I never thought that anyone was trying to confound me.

I remember the great swede / turnip debate in the UK, then we Scots threw  'neeps' into the argument just to screw with people's minds!

 

2 hours ago, liuzhou said:

My problem with 'bok choy' or 'bok choi', however you spell it, is that it's almost meaningless in Chinese. My problem; not yours.

Bok Choy is Cantonese, a language spoken by 4.5% of Chinese people. The majority language is what you probably know as Mandarin Chinese, another unknown term in China.

 

In Mandarin, it is 白菜 (bái cài) which literally means 'white vegetable', but more pragmatically just means 'brassica'. It covers literally scores of vegetables.
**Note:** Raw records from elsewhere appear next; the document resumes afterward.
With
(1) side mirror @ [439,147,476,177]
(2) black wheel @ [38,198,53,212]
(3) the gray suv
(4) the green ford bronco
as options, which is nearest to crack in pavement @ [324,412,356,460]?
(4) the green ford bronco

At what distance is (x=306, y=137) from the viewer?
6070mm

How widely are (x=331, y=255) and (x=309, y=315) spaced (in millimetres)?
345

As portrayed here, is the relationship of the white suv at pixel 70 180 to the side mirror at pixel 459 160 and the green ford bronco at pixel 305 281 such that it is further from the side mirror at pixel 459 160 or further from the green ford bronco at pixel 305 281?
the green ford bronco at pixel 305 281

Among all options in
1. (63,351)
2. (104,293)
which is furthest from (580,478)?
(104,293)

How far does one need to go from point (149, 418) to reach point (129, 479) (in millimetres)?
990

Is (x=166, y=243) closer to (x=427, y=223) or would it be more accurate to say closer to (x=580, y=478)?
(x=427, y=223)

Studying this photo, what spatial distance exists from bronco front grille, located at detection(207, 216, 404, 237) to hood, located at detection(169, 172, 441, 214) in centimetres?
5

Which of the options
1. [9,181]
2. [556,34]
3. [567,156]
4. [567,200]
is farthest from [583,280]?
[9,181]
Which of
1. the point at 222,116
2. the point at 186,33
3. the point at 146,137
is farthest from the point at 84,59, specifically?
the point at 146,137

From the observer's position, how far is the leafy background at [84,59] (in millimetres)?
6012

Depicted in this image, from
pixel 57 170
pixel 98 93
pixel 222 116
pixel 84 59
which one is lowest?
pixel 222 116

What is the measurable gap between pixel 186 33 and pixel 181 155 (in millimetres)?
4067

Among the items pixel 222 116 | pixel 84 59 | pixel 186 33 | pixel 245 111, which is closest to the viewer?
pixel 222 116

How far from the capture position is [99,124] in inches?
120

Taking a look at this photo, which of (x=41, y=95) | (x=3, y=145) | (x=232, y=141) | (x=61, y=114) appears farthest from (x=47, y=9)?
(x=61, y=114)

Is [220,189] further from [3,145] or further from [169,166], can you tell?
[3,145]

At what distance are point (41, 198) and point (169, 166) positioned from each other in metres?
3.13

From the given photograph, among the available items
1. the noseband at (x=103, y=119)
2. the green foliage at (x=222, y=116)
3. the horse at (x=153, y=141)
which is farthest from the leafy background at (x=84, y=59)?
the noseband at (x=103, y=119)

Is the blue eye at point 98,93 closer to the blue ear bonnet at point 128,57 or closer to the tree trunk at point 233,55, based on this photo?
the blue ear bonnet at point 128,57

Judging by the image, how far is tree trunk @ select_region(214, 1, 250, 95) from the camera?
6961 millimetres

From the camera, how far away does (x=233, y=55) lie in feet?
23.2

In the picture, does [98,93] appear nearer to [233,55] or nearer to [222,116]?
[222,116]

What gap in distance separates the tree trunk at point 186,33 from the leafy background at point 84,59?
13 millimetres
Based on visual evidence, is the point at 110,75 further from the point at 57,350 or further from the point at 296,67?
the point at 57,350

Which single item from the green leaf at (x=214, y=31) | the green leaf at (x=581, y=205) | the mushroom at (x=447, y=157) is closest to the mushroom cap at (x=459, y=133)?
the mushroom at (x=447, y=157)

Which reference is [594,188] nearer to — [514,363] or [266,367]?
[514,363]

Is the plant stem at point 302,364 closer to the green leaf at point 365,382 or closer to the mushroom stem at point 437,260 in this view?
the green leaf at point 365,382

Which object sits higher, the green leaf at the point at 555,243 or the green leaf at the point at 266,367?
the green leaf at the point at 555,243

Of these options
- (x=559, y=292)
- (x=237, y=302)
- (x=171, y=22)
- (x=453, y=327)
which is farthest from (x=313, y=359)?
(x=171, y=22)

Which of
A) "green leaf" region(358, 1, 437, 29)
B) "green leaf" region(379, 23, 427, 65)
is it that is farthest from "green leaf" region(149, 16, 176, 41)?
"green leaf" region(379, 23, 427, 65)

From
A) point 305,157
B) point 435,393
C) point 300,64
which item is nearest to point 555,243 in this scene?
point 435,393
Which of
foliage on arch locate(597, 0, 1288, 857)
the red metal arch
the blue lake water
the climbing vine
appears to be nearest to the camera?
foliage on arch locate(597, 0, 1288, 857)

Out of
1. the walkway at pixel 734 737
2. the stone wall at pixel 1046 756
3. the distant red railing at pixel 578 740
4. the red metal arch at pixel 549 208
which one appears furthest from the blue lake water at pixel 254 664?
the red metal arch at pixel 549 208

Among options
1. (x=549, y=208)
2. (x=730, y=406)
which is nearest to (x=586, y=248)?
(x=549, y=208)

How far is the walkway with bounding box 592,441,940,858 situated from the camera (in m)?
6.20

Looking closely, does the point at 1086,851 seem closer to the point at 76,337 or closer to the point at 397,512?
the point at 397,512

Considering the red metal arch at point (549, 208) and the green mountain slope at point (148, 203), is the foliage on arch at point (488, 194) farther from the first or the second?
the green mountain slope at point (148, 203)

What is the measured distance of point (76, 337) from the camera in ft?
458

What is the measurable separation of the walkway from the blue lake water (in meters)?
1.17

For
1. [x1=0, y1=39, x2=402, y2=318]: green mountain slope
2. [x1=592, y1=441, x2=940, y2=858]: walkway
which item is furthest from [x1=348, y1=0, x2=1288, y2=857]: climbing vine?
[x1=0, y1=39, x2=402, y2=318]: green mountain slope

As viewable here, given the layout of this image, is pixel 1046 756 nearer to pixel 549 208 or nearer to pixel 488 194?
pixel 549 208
So when you tell me something is bok choy, I have no idea what you are talking about. But one thing I do know. What most Americans and British etc call 'baby bok choy' is never called that in China!

As I already said, and before the wicked witch berates me again, I repeat - call it what you will, but please try to understand my confusion.

The confusion over the various greens seems ubiquitous. Several Asian or Chinese cookbooks that I have provide illustrations of all kinds of leafy greens, cabbages, etc. One book contradicts another, and so on seemingly endlessly. And the best I can do is let you know what my market (big and popular but not specifically Asian) calls my preferred "cabbage." Shopping in Oakland Chinatown, where the variety of leafy greens is enormous or course,  I just have to go by what I like and not worry about what it is called. If it is lovely and fresh it is worth a chance, since these greens never break the bank.